Présidentielle française : le pays des droits de l’Homme risque-t-il de basculer dans l’extrême droite ?
Les deux finalistes de la présidentielle française mobilisent leurs troupes pour glaner le maximum de voix. Les électeurs de Jean-Luc Mélenchon pourraient faire la différence, le 24 avril. Face à la poussée de Marine Le Pen, plusieurs ténors politiques annoncent leur soutien à Emmanuel Macron.
Le destin de la France se joue actuellement dans l’entre-deux tours de l’élection présidentielle. Emmanuel Macron et Marine Le Pen, qui se retrouveront face-à-face le 24 avril, mettent les bouchées doubles pour rallier à leur cause le plus grand nombre d’électeurs.
Le chef de file de La République en marche (LREM) et la dirigeante du Rassemblement national regardent notamment vers la gauche, du côté des électeurs de Jean-Luc Mélenchon qui pourraient, selon les analystes, faire la différence au second tour. Si ces derniers devaient s’abstenir ou donner leurs voix à Le Pen, le pays des droits de l’Homme serait pour la première fois gouverné par l’extrême droite.
Sûrs à priori de faire le plein des voix sur leur droite, les deux prétendants s’affrontent sur le terrain du pouvoir d’achat, sujet de préoccupation numéro un des Français.
Macron dans l’arène
Le président sortant, qui multiplie les déplacements depuis dimanche, s’est rendu mardi dans l’est de la France, au lendemain d’une tournée dans le nord, dans des régions populaires qui ont voté massivement Marine Le Pen au premier tour. Assailli toute la journée sur son projet de report de l’âge de la retraite de 62 à 65 ans, le président-candidat a fini par lancer, lundi, un signal fort à l’électorat populaire, en entrouvrant la porte à un départ à 64 ans. Une concession inattendue.
Pour l’emporter au second tour, Macron, qui a recueilli 27,85% des suffrages dimanche, doit convaincre un maximum d’électeurs de gauche. Il sera donc, ce mercredi, à Mulhouse et Strasbourg, deux villes ayant porté dimanche le candidat de la gauche radicale, Jean-Luc Mélenchon, en tête avec 35-36% des suffrages (contre 21,95% au niveau national).
Accusé d’avoir été trop absent avant le premier tour, Macron a décidé de multiplier les visites et bains de foule qu’il affectionne. Cela devrait culminer avec un grand meeting, samedi à Marseille, deuxième ville de France touchée, tout particulièrement, par des problèmes d’insécurité et de pauvreté, et pour laquelle il avait annoncé, en septembre, un vaste plan de soutien.
Marine polit son image mais…
Pour sa part, Marine Le Pen, qui dit avoir beaucoup appris depuis le dernier duel face à Emmanuel Macron, lors de la présidentielle de 2017, a appelé, dès dimanche soir, les électeurs de droite comme de gauche, à la «rejoindre», en vantant un projet de «justice sociale» et de «protection». La fille du fondateur du Front national, Jean-Marie Le Pen, a rendu publique mardi une nouvelle affiche très sobre, où on peut lire «pour tous les Français», continuant ainsi à polir son image… tout en gardant quelques idées chères à l’extrême droite.

- Matériel fourni -
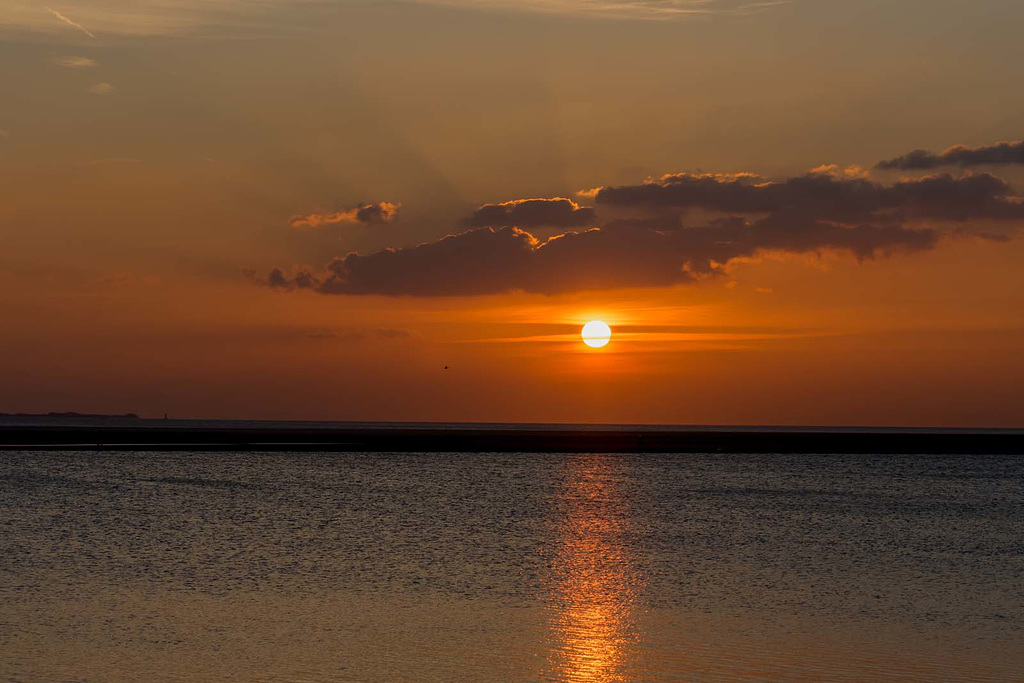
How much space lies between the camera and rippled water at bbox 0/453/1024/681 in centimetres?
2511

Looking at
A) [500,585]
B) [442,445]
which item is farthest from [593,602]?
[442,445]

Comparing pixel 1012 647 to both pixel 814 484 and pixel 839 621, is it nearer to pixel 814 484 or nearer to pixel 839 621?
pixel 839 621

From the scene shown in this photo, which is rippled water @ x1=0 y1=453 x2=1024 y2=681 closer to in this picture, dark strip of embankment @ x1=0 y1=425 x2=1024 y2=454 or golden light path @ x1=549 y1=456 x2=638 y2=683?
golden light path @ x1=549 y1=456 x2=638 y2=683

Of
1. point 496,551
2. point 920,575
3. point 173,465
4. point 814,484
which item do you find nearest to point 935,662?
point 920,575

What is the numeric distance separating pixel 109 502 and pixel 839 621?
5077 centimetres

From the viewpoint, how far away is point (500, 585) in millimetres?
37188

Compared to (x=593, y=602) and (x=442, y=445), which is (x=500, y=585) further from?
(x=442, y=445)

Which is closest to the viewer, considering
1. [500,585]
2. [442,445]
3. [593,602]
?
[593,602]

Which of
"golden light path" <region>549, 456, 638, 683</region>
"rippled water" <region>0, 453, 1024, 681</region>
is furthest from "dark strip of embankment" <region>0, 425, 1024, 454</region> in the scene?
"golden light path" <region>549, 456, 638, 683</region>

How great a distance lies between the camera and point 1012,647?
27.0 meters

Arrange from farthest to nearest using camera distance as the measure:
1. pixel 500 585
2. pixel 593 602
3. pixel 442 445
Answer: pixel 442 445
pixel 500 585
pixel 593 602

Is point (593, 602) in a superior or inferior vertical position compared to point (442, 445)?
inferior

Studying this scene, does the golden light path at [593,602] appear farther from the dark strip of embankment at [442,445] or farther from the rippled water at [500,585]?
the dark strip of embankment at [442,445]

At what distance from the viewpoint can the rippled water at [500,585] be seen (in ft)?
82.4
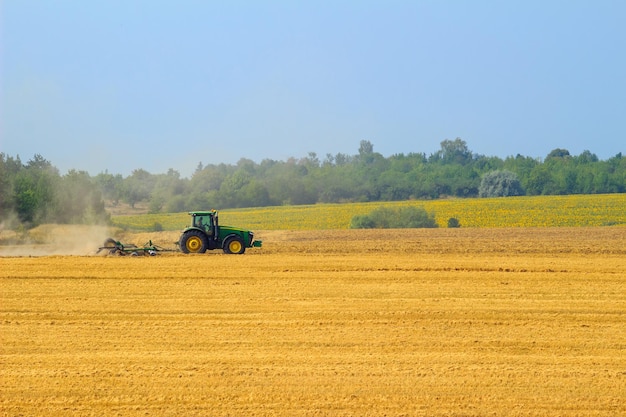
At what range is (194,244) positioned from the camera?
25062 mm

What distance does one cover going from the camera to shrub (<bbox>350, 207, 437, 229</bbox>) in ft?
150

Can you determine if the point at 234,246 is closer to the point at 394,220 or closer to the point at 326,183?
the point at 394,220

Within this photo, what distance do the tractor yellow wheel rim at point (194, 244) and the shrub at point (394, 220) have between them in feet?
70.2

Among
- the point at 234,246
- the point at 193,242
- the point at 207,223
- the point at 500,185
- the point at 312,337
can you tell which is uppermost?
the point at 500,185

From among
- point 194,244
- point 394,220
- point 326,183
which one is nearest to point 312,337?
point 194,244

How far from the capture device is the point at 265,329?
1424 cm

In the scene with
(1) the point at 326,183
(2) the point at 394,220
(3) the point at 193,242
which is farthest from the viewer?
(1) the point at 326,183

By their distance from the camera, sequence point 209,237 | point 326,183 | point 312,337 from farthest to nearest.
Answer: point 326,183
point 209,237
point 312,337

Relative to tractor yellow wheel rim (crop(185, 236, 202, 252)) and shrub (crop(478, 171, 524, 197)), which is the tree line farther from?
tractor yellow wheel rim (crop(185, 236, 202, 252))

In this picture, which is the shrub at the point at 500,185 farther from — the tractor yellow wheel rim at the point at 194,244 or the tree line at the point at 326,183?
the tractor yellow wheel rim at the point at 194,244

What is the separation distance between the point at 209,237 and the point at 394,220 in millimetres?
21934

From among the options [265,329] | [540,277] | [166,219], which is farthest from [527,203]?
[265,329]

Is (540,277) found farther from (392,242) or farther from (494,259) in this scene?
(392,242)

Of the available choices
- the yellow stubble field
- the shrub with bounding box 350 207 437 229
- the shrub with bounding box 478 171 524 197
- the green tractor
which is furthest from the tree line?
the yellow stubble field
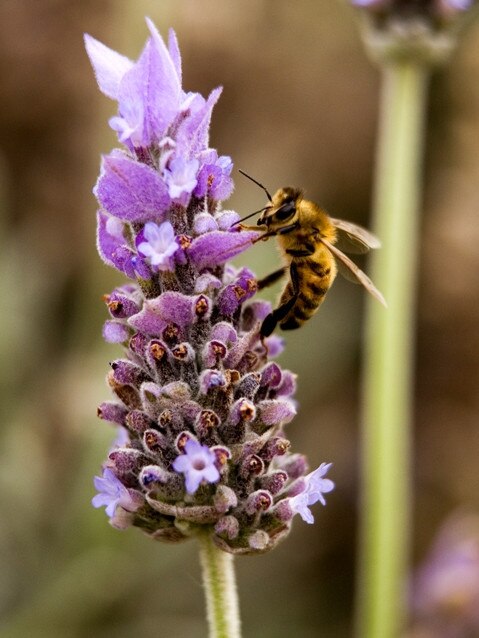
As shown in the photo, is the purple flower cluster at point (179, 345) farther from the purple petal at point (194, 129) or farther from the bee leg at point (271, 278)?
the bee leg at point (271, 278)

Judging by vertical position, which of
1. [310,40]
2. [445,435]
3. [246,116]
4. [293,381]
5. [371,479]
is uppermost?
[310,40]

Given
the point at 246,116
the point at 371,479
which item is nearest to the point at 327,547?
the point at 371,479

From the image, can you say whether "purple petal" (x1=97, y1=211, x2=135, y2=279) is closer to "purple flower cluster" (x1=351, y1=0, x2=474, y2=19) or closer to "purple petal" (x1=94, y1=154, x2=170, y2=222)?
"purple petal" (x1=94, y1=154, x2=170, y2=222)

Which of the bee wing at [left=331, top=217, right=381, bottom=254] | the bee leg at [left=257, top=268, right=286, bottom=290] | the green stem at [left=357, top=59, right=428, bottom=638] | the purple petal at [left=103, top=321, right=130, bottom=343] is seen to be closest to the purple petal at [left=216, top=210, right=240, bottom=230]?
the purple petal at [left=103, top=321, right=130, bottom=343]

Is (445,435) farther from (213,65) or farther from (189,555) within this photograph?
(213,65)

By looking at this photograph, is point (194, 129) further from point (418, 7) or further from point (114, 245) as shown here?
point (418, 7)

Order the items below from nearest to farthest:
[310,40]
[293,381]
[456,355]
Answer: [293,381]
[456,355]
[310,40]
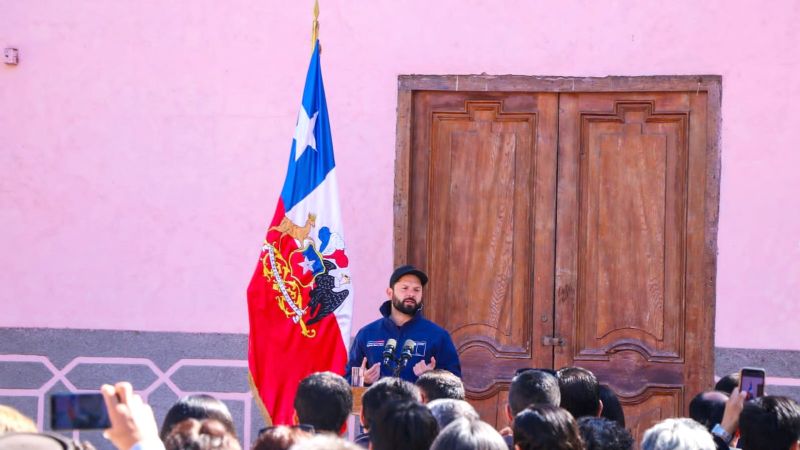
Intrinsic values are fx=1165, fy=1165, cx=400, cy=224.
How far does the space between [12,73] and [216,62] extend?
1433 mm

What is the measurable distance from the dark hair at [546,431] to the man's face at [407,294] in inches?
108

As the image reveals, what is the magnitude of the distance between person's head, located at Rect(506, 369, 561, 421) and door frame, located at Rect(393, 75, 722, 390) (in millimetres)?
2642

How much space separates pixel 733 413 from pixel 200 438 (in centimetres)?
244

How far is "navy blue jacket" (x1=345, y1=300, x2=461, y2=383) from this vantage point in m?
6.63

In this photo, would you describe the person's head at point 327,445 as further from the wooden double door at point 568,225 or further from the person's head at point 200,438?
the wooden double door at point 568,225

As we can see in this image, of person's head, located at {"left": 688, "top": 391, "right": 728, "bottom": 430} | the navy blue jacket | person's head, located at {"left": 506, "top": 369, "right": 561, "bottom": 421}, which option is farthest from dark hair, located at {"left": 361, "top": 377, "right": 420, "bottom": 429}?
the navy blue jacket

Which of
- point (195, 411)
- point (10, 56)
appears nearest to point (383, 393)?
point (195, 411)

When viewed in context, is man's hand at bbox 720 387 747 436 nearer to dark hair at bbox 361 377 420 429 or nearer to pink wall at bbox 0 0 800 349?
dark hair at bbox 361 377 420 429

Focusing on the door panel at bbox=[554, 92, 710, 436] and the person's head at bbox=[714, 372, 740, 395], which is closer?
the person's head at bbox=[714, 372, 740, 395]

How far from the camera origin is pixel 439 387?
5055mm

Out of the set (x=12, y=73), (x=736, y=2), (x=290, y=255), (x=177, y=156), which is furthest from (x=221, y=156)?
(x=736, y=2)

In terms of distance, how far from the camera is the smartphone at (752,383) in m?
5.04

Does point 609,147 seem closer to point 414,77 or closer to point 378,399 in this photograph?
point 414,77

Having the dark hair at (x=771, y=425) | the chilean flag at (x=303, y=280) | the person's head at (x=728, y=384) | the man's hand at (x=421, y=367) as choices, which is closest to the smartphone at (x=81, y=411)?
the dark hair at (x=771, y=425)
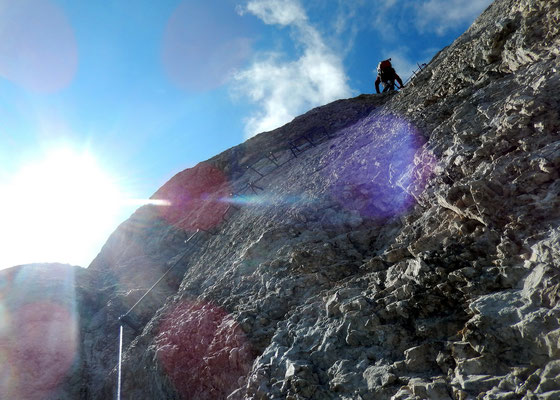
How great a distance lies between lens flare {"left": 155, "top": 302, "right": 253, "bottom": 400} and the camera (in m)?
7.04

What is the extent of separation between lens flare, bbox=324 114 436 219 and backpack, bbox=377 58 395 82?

- Travail demandé -
(A) Réécrivez l'article sur la présidentielle depuis « Le chef de file » jusqu'à « par l’extrême droite. », en remplaçant « analystes » par « observateurs ».
(B) Condensez sous forme de liste le paragraphe de l'article sur la présidentielle qui commence par « Le président sortant, qui multiplie », en conservant ses faits essentiels.
Appuyez-vous exclusivement sur l'article sur la présidentielle.

- Corrigé -
(A)
Le chef de file de La République en marche (LREM) et la dirigeante du Rassemblement national regardent notamment vers la gauche, du côté des électeurs de Jean-Luc Mélenchon qui pourraient, selon les observateurs, faire la différence au second tour. Si ces derniers devaient s’abstenir ou donner leurs voix à Le Pen, le pays des droits de l’Homme serait pour la première fois gouverné par l’extrême droite.

(B)
- Déplacements multipliés depuis dimanche : mardi dans l'est de la France, après une tournée dans le nord, deux régions populaires ayant massivement voté Marine Le Pen au premier tour.
- Assailli toute la journée sur son projet de report de l'âge de la retraite de 62 à 65 ans.
- Lundi, signal fort à l'électorat populaire : la porte entrouverte à un départ à 64 ans, une concession inattendue.